▶ _TEXT_:

= Beginning of Section =

Since the Coronavirus outbreak, there’s been a rapid rollout of digital services across the NHS, and many experts are heralding the pandemic as the start of a digital revolution in health care.
But how might COVID-19 change the NHS for good?
Here are our top predictions.
1. Remote consultations
Across the UK, GP surgeries and outpatient clinics have moved to phone or video appointments to maintain social distancing.
But remote consultations offer long-term advantages too – they reduce the spread of illnesses, allow convenient access to health care and eliminate the need to travel.
As time goes on, and more patients and clinicians recognise the benefits of going remote, it’s likely video consultations will remain popular within the NHS for years to come.
2. Remote patient monitoring
With social distancing, more people are choosing to manage their health via digital tools and we’re seeing a rise in demand for remote patient monitoring. These services allow patients with pre-existing conditions to manage them from home, taking vital readings for conditions like diabetes or COPD, and alerting medics if there’s a problem.
Since the outbreak, apps and online systems that allow patients to book appointments, check symptoms and get test results have seen a huge surge in use. The NHS app has seen a 111% increase in users since the start of March.
As more health care staff and patients realise the benefits, it’s likely these systems will remain in place long-term – freeing up resources for the NHS and offering a convenient way for patients to take an active role in their own health.
3. Online prescriptions
Until now, most people have preferred to order their prescriptions over the phone or in person. But since COVID-19, there’s been a sudden surge in online prescriptions.

= End of Section =

▶ _STUDY MATERIAL_:
= Beginning of Section =

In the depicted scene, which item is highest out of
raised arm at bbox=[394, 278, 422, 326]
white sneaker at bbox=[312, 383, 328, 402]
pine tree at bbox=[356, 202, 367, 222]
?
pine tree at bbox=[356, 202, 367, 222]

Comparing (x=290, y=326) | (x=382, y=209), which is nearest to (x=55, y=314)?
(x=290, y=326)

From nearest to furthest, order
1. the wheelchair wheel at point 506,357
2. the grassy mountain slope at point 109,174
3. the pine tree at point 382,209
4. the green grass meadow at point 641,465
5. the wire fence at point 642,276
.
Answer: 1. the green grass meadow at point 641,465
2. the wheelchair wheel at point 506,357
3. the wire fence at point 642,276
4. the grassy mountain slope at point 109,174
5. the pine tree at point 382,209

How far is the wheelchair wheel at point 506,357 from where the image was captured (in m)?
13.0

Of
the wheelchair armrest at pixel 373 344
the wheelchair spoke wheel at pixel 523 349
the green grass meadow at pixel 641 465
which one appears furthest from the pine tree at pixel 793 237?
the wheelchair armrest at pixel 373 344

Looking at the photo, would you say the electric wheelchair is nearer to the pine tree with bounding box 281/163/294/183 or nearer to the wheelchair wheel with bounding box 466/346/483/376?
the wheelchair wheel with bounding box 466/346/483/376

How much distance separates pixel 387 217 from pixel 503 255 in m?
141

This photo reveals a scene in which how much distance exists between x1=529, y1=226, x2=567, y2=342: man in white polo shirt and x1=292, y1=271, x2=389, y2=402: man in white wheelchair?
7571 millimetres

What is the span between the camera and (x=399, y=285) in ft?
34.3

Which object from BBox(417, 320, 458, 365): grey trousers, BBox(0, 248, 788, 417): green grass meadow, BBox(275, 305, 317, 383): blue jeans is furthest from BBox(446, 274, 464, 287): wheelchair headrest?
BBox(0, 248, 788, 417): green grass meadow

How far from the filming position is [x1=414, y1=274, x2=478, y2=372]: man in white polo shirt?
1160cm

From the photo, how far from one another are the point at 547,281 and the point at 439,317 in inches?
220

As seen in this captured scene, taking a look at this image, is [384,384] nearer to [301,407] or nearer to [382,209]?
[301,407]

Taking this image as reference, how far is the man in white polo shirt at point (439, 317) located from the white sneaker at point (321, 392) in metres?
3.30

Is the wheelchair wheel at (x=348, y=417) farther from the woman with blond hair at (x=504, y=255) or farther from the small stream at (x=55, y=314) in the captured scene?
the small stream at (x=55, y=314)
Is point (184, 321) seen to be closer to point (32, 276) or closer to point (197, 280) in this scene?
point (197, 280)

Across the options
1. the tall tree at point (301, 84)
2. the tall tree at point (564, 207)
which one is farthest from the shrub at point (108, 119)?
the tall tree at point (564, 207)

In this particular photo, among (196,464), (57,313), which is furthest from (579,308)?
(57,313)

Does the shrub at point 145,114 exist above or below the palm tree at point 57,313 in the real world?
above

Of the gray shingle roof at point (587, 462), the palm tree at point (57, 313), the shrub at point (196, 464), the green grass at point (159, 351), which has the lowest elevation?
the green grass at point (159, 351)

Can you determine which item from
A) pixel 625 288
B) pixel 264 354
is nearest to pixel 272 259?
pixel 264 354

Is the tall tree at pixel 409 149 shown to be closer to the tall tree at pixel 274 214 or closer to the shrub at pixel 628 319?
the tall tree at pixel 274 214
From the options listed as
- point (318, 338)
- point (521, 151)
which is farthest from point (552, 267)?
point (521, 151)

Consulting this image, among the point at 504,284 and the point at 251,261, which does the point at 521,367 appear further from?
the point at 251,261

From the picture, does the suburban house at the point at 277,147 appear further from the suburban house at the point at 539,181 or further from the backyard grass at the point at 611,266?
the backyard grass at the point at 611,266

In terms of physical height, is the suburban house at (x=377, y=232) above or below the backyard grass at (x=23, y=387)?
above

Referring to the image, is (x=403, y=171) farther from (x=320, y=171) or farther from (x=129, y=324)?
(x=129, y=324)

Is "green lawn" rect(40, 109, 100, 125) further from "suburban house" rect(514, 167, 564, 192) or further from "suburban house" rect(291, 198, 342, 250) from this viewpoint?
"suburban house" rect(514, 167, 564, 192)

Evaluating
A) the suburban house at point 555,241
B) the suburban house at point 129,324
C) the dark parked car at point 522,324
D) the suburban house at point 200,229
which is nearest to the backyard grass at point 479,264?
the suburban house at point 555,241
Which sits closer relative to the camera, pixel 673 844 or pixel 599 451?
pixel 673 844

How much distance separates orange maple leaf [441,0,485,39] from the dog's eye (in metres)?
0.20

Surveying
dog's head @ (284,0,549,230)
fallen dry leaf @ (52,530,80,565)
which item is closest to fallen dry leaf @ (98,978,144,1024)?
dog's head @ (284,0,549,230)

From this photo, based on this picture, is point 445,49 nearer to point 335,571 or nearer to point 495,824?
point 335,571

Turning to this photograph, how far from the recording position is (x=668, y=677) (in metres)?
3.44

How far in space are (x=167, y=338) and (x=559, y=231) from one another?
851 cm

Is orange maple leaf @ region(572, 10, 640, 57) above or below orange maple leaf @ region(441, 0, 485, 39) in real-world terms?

= End of Section =

▶ _INSTRUCTIONS_:
1. Reproduce the article about COVID-19 and the NHS word for word, between "Since the Coronavirus" and "our top predictions.", inclusive.
2. In the article about COVID-19 and the NHS, by what percentage has the number of NHS app users risen since the start of March?
3. Extend the article about COVID-19 and the NHS, picking up after its last sentence.

▶ _ANSWERS TO THE EXERCISE_:
1.
Since the Coronavirus outbreak, there’s been a rapid rollout of digital services across the NHS, and many experts are heralding the pandemic as the start of a digital revolution in health care.
But how might COVID-19 change the NHS for good?
Here are our top predictions.

2. 111%

3.
A staggering 25 million prescriptions were ordered online in March, a 400% increase from the previous month. The NHS app has also seen a 75% rise in prescriptions ordered via their service.
As the pandemic continues, and more people realise the convenience of ordering online, we think this trend will continue long after Coronavirus has passed.
4. The NHS as a digital workplace
Complex structures have made the NHS notoriously slow to adopt digital processes. But Coronavirus is forcing it to transform into a digital workplace at breakneck speed.
Across the organisation, video conferencing and online communication tools are replacing face-to-face meetings, and e-learning and virtual assessments are taking the place of exams and in-person training.
Many of the NHS’s internal systems are also being transformed – remote-access solutions are being set up, and smart cards introduced to fast-track doctor registration. Digital infrastructure is being radically improved – with systems put in place to improve cyber security and increase bandwidth.
With initial investment now complete, and NHS managers starting to see the efficiencies and cost savings that tech can bring, it seems inevitable that digital ways of working are here to stay.
5. Online triaging
On March 4 of this year, NHS 111 launched an online Coronavirus tool, to help with the sudden influx of callers with possible symptoms.
According to NHS Digital, NHS 111 online has seen up to 550,000 users a day, up from the usual 10,000 before COVID-19.
The tool has relieved a huge amount of pressure on the service. Users are assessed, given self-care information, and cases requiring further attention are passed on to a medical professional.
With the service’s success, we could see more online triaging for common conditions, like flu or minor injuries, freeing up face-to-face care for people who really need it.